> [EXERCISE OBJECTIVE]:
Answer these from the market commentary below.
1. In which week did the top of the 120-week cycle form instead of week 60?
2. What is the current reading of the McClellan oscillator?
3. What is the new name for the Buying/Selling pressure indicator?

> [EXCERPT TO READ]:
----
A third, is that the current weakness is caused by the bottoming process of
the 120-week cycle whose top waited until week 104 (CA) to form instead of
week 60. This is known as "right translation", and is a sign of long-term strength
(the influence of the 12-year and 10-year cycles). I doubt that the next low
of the of the 120-week cycle will carry the same bullish impact that it did
in March 2003, because then it was greatly influenced by the 12-year low which
had just taken place 5 months earlier. But it should still carry a strong bullish
impact on prices when it bottoms in June.
Structure: If the first wave down from the SPX top at 1229 is a 5-wave
pattern which was followed by a flat consolidation, and if the current decline
is going to end up being another 5-wave pattern, which is very probable, then
the overall decline will most likely end up being a zig-zag. On the other hand,
if it turns out to be an impulse wave, and that the current down trend is a
3rd wave, followed by another consolidation and a lower low into
June, then we may have seen the long term top of the market. It is too early
to predict this since there are still too many possible patterns that can develop
between now and late June.
Correction: I have been of the opinion that we were correcting the
up trend from August 2004 but instead, we may be correcting the move from March
2003. I will leave it up the EW experts to decide if my interpretation of the
long term structure shown on the weekly chart below is valid. Much depends
on whether June turns out to be a higher or lower low that the one which lies
directly ahead and, if a new low, what the structure into that time frame spells
out.
Indicators: In spite of last week's weakness, the McClellan oscillator is
setting up for positive divergence. At the low of the first phase, it made
a low -370 (this calculation may vary depending on the data provider) and in
spite of the severe weakness of the past 3 days, the current reading is only
-180. Since our first rally is probably due in the next couple of trading days,
the reading will improve and make it less likely that we will get anywhere
close to the lows of the first down phase.
My daily Up/Down Ratio (new name for the Buying/Selling pressure --
whose abbreviation turned out to be B/S, a not very desirable term) indicator
is also making a very bullish divergent pattern by retracing less than half
of its up move from its recent low point, in spite of the current market weakness.
The same indicator, but on an hourly basis, closed on Friday with its highest
reading in 2 days, suggesting that a short-term low is very near. There was
a solid projection at 1145 which could have been only temporarily overrun.
The daily stochastic oscillator is oversold indicating that a rally
can happen anytime. This is confirmed by the hourly stochastic, which is also
oversold. However, the daily and weekly oscillators do not indicate a final
low in the decline.
----
> [THE DATA]:
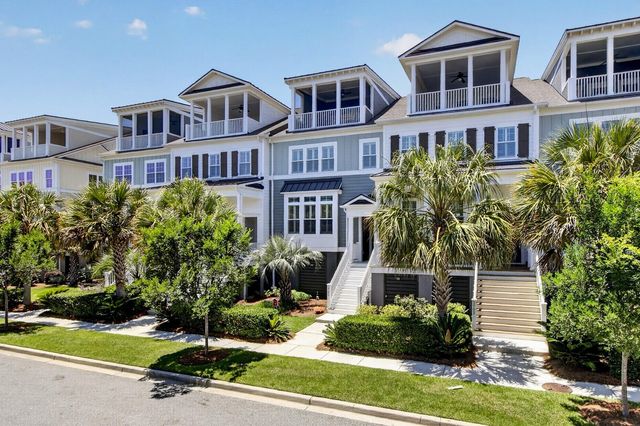 1705 Frissel Street, Charleston, SC 29492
----
> [OUTPUT FOR THIS TASK]:
1. Week 104
2. -180
3. Up/Down Ratio